#### Aim of the task:
Reproduce verbatim the part of the entries that opens with the line containing "How far is the seated" and runs through the end of the entries, including both ends.

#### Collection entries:
*-*-*

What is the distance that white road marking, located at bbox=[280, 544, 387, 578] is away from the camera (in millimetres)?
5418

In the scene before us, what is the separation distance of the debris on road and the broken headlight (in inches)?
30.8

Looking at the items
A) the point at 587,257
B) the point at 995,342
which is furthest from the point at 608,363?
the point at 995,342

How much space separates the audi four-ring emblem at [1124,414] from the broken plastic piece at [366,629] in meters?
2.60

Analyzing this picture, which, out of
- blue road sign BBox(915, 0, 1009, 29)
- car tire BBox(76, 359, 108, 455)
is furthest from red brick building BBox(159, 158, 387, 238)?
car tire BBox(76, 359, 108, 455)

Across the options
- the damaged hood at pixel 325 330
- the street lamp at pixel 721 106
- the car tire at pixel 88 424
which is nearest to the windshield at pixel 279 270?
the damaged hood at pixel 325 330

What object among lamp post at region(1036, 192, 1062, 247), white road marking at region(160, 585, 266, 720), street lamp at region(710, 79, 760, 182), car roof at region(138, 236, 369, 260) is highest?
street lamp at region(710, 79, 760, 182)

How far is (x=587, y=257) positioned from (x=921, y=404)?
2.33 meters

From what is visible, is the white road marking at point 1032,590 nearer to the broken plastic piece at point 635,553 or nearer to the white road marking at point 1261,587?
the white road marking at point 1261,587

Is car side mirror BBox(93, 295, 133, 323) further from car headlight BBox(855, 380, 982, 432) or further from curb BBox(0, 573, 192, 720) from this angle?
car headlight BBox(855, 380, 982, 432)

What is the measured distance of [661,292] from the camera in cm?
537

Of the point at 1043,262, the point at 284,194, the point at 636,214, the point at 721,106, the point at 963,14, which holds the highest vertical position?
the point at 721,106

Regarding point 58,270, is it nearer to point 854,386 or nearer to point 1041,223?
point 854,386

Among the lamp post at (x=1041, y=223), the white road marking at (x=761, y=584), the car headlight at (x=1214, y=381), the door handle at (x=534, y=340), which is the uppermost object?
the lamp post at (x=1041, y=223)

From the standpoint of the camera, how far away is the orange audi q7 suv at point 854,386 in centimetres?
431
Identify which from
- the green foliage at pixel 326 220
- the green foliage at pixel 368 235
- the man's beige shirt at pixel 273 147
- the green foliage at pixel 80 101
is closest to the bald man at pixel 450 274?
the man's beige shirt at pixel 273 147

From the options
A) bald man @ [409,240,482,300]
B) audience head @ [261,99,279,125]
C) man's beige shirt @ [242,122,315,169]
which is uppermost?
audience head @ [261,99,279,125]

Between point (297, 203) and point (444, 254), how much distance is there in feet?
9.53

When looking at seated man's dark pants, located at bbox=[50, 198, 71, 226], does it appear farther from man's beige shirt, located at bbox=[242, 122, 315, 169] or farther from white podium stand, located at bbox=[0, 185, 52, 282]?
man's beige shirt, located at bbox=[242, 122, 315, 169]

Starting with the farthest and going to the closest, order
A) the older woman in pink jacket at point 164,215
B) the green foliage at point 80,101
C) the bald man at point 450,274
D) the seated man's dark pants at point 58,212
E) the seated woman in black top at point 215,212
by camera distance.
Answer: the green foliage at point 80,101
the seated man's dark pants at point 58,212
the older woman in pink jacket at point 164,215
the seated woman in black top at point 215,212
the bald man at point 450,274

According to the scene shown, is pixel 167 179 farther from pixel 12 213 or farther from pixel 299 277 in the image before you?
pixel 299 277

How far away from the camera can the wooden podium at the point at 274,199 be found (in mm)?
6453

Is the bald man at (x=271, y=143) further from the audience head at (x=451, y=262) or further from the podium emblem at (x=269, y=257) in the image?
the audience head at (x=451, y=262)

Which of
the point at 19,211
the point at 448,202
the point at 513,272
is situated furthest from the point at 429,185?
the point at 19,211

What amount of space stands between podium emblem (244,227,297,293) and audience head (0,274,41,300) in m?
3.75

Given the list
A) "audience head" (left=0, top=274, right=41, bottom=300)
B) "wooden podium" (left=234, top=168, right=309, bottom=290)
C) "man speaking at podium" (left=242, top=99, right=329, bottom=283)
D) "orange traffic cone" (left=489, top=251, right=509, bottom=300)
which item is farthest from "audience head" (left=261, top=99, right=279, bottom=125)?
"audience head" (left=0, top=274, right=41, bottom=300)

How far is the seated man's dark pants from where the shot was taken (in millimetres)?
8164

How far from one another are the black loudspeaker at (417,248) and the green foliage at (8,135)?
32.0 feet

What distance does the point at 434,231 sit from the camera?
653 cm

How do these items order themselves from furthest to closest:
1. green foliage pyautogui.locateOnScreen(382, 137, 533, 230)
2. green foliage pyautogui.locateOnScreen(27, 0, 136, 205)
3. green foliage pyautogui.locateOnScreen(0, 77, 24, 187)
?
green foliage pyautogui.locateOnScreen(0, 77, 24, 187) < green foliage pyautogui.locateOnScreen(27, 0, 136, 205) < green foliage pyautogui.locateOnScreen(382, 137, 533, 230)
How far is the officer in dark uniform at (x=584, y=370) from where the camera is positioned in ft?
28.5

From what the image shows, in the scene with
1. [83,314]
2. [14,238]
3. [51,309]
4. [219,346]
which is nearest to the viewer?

*-*-*

#### Output:
How far is the seated man's dark pants from where the shot was taken (in millimetres)?
8164

How far from one another are the black loudspeaker at (417,248) and the green foliage at (8,135)?
32.0 feet

What distance does the point at 434,231 sit from the camera?
653 cm

How do these items order themselves from furthest to closest:
1. green foliage pyautogui.locateOnScreen(382, 137, 533, 230)
2. green foliage pyautogui.locateOnScreen(27, 0, 136, 205)
3. green foliage pyautogui.locateOnScreen(0, 77, 24, 187)
?
green foliage pyautogui.locateOnScreen(0, 77, 24, 187) < green foliage pyautogui.locateOnScreen(27, 0, 136, 205) < green foliage pyautogui.locateOnScreen(382, 137, 533, 230)
How far is the officer in dark uniform at (x=584, y=370) from where the camera is positioned in ft?
28.5

From what the image shows, in the scene with
1. [83,314]
2. [14,238]
3. [51,309]
4. [219,346]
which is nearest to the viewer?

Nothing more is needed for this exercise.